▶ [本文]
子ども時代のあの頃に出来なかったことを綴っていきます。

森 絵都(もり・えと)

1968年東京都生まれ。90年『リズム』で講談社児童文学新人賞を受賞しデビュー、同作品で椋鳩十児童文学賞を受賞。その後、『宇宙のみなしご』で野間児童文芸新人賞、産経児童出版文化賞ニッポン放送賞を受賞。『アーモンド入りチョコレートのワルツ』で路傍の石文学賞、『つきのふね』で野間児童文芸賞、『カラフル』で産経児童出版文化賞、『DIVE!!』で小学館児童出版文化賞、『風に舞いあがるビニールシート』で第135回直木賞を受賞。絵本テキストに『ぼくだけのこと』(偕成社)、『おどるカツオブシ』(金の星社)、『オニたいじ』(金の星社)、『希望の牧場』(岩崎書店)、近作に『クラスメイツ』(偕成社)など幅広く活躍。

第5回

子どもは、よく嘘をつく。
たとえば、やらかしてしまった何かを繕うための嘘。
宿題を忘れた理由を問われた子は、一瞬のうちに「急に遠くの親戚の家へ行くことになっちゃって、宿題をもってって一生懸命やったのに、そのまま忘れてきてしまった」くらいの嘘をでっちあげる。怒られたくない一心で、いくらでも凝った設定を練る。
見栄を張るための嘘もある。
以前、とある塾の講師をしていたときには、小学生の男の子たちが「俺んちの風呂の温度設定、43度だぜ」「うちなんか45度だよ」「うちは50度」などと、意味のない見栄を張りあっているのを毎回のように見かけた。意味はなくとも、引けない気持ちはわかる。
わからないのは、出所のわからない嘘。何のためだかわからない嘘をつく子どもの気持ちである。

私が小学生だった頃、Nちゃんという女の子が近所に住んでいた。
Nちゃんは大嘘つきだった。約束を守らない。時間を守らない。毎回、30分や1時間は平気で遅れてくる。
Nちゃんを思うと、真っ先に彼女を待ちながらながめた夕焼け空がよみがえるくらい、私は毎日のようにふりまわされていた。
「もうNちゃんとは遊ばなきゃいいじゃない」
事情を察した母に言われても、しかし、そういうわけにはいかなかった。
どれだけひどい目に遭おうとも、私はNちゃんと決別なんてできなかった。

Nちゃんといる時間がとびきり面白かったのである。

▶ [データ欄]
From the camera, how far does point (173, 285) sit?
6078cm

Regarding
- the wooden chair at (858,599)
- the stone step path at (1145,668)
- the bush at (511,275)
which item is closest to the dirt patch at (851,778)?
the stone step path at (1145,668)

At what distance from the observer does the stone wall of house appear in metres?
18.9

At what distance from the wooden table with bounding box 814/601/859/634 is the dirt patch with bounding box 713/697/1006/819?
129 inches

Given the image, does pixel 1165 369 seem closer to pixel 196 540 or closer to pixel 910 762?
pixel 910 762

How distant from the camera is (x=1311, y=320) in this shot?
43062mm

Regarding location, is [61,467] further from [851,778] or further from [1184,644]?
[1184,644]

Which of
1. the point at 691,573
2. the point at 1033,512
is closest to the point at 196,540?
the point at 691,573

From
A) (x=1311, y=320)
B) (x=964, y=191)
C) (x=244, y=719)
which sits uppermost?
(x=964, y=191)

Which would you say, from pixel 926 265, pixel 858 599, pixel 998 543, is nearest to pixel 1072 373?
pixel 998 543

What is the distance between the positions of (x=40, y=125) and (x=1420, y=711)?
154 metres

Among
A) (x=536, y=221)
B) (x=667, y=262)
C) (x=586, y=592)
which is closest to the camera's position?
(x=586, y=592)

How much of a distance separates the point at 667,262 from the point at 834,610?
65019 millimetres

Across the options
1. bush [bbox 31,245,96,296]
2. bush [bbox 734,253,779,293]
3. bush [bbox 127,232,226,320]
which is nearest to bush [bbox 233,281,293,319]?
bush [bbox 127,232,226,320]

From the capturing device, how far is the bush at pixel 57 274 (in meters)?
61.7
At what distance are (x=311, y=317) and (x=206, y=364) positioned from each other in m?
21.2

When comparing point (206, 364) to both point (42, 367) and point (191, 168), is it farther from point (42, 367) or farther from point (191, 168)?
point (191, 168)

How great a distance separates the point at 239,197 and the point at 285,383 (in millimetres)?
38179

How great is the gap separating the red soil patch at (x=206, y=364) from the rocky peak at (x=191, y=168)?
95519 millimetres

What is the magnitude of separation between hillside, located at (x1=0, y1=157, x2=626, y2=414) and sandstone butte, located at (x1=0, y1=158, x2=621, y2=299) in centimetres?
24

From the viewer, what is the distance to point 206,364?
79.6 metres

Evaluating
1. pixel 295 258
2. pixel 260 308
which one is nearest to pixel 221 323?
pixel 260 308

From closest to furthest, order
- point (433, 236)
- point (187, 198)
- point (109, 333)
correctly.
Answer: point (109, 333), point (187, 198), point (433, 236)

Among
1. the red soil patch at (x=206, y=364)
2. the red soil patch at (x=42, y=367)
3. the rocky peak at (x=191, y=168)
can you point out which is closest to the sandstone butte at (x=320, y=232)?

...

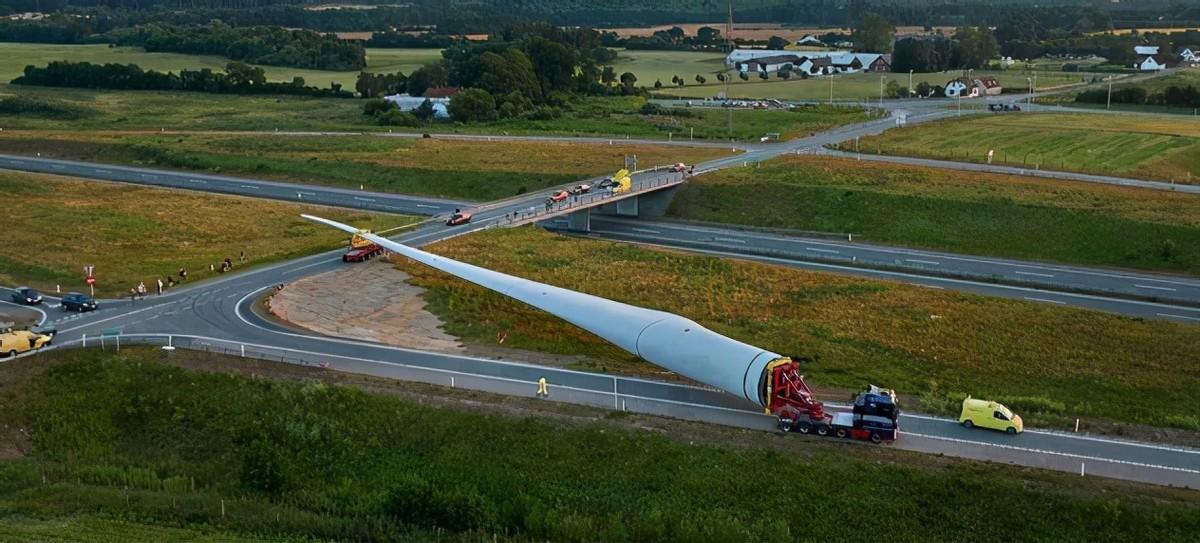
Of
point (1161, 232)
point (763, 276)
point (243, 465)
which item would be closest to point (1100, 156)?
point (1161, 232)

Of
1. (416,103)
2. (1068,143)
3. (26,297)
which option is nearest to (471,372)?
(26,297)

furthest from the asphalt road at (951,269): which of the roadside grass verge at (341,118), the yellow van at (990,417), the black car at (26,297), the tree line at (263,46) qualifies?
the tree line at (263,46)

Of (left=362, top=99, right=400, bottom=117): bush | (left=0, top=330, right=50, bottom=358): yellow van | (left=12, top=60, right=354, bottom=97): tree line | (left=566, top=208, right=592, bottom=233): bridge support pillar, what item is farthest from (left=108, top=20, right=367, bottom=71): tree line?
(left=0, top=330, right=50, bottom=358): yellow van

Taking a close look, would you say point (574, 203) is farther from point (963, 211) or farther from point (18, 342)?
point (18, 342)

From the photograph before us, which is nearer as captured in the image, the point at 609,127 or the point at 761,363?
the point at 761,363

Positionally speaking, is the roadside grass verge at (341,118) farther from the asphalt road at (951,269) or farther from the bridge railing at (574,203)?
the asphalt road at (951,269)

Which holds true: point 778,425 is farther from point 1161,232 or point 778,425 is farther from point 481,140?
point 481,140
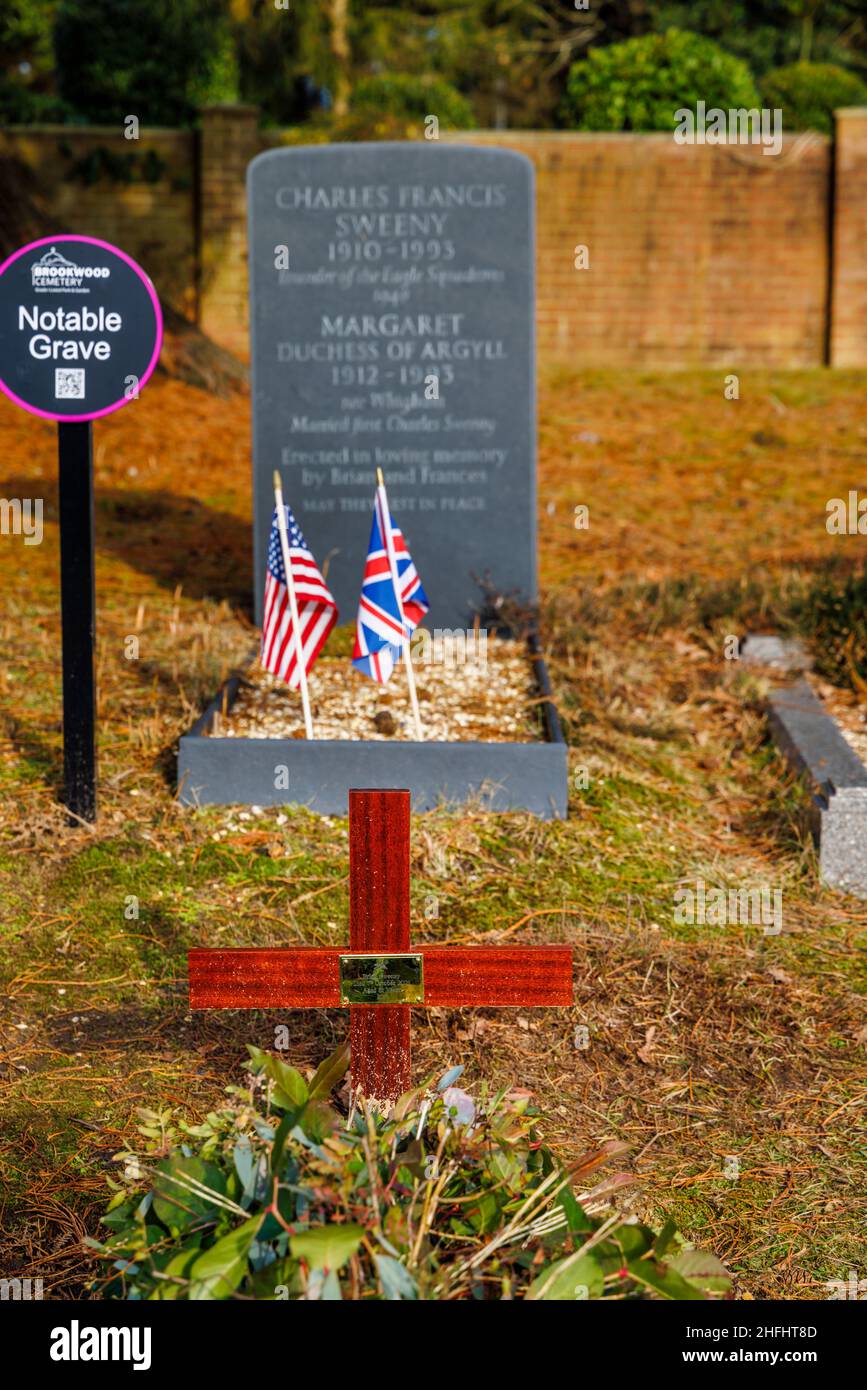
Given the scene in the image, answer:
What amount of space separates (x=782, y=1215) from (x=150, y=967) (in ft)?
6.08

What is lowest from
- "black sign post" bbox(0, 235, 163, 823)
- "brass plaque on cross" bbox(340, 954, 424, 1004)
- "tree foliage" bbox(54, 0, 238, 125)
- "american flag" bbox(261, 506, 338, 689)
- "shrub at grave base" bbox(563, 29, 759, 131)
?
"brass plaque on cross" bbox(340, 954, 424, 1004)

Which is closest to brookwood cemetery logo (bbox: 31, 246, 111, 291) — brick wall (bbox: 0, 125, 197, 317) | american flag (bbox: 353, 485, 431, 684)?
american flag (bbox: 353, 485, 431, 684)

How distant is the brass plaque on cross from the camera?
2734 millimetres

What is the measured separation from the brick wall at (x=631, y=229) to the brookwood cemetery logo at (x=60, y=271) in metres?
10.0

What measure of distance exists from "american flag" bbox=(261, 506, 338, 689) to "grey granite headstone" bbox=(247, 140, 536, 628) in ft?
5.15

---

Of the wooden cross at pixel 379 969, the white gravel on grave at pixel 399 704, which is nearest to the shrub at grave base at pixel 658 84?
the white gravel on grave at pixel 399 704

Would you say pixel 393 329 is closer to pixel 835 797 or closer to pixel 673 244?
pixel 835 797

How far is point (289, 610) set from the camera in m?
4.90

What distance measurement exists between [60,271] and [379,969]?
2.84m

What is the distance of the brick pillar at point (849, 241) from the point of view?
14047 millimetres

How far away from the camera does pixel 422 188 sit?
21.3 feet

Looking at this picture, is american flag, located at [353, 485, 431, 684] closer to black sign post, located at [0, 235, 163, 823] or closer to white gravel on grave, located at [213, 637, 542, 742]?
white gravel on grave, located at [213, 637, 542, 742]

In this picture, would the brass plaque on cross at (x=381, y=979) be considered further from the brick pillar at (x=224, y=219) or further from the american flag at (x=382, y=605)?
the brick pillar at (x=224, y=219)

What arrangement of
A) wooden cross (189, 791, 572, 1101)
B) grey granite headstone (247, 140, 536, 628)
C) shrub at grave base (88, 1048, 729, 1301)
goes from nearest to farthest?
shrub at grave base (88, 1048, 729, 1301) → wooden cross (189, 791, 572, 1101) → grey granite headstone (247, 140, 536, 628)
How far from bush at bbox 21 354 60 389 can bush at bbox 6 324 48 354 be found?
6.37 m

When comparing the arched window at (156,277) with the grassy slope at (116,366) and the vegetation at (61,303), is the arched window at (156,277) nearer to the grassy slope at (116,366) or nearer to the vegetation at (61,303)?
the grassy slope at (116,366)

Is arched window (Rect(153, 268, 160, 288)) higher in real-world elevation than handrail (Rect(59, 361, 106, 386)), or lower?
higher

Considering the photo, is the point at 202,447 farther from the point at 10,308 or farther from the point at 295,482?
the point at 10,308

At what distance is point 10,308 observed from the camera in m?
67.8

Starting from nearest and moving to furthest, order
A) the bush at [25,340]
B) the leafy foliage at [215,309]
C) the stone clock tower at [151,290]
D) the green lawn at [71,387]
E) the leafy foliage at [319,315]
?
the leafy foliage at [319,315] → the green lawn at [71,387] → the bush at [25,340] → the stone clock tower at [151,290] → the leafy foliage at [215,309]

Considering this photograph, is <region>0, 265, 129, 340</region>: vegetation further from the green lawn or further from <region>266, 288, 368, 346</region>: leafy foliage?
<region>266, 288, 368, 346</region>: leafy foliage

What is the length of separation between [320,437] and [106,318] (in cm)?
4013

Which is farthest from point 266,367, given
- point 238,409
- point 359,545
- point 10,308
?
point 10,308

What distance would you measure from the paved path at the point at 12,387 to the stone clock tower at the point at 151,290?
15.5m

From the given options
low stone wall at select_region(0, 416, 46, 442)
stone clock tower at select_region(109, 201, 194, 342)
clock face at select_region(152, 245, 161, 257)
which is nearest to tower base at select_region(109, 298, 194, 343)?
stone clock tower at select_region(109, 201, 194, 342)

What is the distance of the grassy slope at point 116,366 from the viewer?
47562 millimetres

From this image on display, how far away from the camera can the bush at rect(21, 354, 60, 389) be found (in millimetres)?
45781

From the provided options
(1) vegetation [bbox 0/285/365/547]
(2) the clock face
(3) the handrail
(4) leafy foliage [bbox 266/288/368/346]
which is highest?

▶ [課題の指示]
本文について、次の問いに答えてください。
(a) 第135回直木賞を受賞した作品は何ですか？
(b) 塾の小学生の男の子たちは、何の温度設定で見栄を張りあっていましたか？
(c) Nちゃんは毎回どれくらい遅れてきましたか？

▶ [解答例]
(a) 『風に舞いあがるビニールシート』
(b) 家の風呂の温度設定
(c) 30分や1時間